SQL Subqueries Explained
What are Subqueries?
A subquery, also known as an inner query or nested query, is a query embedded within another SQL query. The outer query can be a SELECT
, INSERT
, UPDATE
, or DELETE
statement. Subqueries are powerful tools that allow you to break down complex problems into smaller, more manageable parts.
They are commonly used when you need to:
- Filter data based on the results of another query.
- Retrieve data that meets specific criteria determined by another query.
- Perform calculations or aggregations that influence the main query.
Types of Subqueries
Subqueries can be classified based on their return values:
- Scalar Subquery: Returns a single value (one row, one column).
- Row Subquery: Returns a single row with multiple columns.
- Column Subquery: Returns a single column with multiple rows.
- Table Subquery: Returns multiple rows and multiple columns.
They can also be categorized by their relationship to the outer query:
- Non-correlated Subquery: Executed once, and its result is used by the outer query.
- Correlated Subquery: Executed repeatedly for each row processed by the outer query.
Subqueries in the WHERE Clause
This is one of the most common uses of subqueries. You can use them with comparison operators (=
, !=
, <
, >
, <=
, >=
), IN
, NOT IN
, EXISTS
, and NOT EXISTS
.
Example: Finding Employees Earning More Than the Average Salary
Let's say we have an employees
table. We want to find all employees whose salary is greater than the average salary of all employees.
SELECT
employee_name,
salary
FROM
employees
WHERE
salary > (SELECT AVG(salary) FROM employees);
In this example, the inner query (SELECT AVG(salary) FROM employees)

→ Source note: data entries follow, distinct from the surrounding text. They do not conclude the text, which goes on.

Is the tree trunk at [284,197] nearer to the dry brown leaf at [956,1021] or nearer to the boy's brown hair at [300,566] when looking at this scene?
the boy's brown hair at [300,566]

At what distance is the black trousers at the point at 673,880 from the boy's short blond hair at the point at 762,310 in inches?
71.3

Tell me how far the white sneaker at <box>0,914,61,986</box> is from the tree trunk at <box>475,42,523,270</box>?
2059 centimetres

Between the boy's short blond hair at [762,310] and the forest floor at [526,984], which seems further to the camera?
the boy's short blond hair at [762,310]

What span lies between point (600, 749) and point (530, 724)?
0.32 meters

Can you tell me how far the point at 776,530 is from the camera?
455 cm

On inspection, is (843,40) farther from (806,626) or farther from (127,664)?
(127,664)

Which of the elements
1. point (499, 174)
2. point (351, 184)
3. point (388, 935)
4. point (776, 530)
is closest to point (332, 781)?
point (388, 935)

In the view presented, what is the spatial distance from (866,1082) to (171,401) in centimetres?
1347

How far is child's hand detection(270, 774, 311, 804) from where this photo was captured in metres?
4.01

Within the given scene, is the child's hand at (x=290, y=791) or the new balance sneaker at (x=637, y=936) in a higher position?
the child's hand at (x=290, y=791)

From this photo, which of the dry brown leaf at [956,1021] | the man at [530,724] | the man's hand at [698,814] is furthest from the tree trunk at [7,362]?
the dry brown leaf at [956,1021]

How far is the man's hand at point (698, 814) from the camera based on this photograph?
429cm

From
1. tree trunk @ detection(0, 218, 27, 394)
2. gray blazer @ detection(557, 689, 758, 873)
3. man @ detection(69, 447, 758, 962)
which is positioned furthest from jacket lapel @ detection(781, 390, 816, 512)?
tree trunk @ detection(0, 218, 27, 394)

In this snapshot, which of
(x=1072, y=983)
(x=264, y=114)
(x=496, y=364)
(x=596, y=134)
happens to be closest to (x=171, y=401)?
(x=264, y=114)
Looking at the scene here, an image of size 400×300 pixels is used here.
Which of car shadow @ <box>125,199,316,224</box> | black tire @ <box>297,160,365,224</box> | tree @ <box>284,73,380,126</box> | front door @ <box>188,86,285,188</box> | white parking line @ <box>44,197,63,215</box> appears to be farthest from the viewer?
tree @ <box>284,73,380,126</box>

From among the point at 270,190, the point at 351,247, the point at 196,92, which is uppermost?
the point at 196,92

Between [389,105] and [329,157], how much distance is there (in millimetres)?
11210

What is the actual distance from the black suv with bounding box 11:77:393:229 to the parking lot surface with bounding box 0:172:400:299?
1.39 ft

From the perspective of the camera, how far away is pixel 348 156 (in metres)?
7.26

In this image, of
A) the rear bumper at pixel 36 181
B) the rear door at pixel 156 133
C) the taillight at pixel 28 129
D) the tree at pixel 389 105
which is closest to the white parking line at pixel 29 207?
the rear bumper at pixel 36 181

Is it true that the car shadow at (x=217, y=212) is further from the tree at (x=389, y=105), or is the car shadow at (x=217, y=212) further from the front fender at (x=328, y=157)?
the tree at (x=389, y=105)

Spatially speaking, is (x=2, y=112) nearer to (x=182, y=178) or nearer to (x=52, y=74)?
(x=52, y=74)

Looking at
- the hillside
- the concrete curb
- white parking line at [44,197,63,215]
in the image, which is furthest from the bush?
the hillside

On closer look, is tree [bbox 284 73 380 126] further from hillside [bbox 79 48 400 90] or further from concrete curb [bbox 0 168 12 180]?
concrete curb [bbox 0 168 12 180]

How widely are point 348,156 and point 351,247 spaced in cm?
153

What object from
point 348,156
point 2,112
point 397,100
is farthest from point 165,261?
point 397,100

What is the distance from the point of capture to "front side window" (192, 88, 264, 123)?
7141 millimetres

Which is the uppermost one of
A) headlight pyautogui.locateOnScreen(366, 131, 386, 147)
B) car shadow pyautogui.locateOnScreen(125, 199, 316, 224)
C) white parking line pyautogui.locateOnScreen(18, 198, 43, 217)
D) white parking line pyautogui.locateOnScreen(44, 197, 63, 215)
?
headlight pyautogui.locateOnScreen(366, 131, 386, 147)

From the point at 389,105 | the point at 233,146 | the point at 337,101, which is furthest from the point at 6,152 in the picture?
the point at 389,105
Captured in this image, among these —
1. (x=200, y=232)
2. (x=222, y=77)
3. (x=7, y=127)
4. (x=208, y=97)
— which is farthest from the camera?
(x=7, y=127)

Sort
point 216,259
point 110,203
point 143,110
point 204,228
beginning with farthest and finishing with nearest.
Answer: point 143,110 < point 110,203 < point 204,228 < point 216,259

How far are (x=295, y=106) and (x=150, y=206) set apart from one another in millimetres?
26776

calculates the average salary, and the outer query uses this single value to filter the results.
Example: Finding Products in a Specific Category
Suppose we have products
and categories
tables. We want to find all products belonging to the 'Electronics' category.
SELECT
product_name,
price
FROM
products
WHERE
category_id IN (SELECT category_id FROM categories WHERE category_name = 'Electronics');
Here, the subquery returns a list of category_id
s for 'Electronics', and the outer query selects products matching any of these IDs.
Subqueries in the FROM Clause (Derived Tables)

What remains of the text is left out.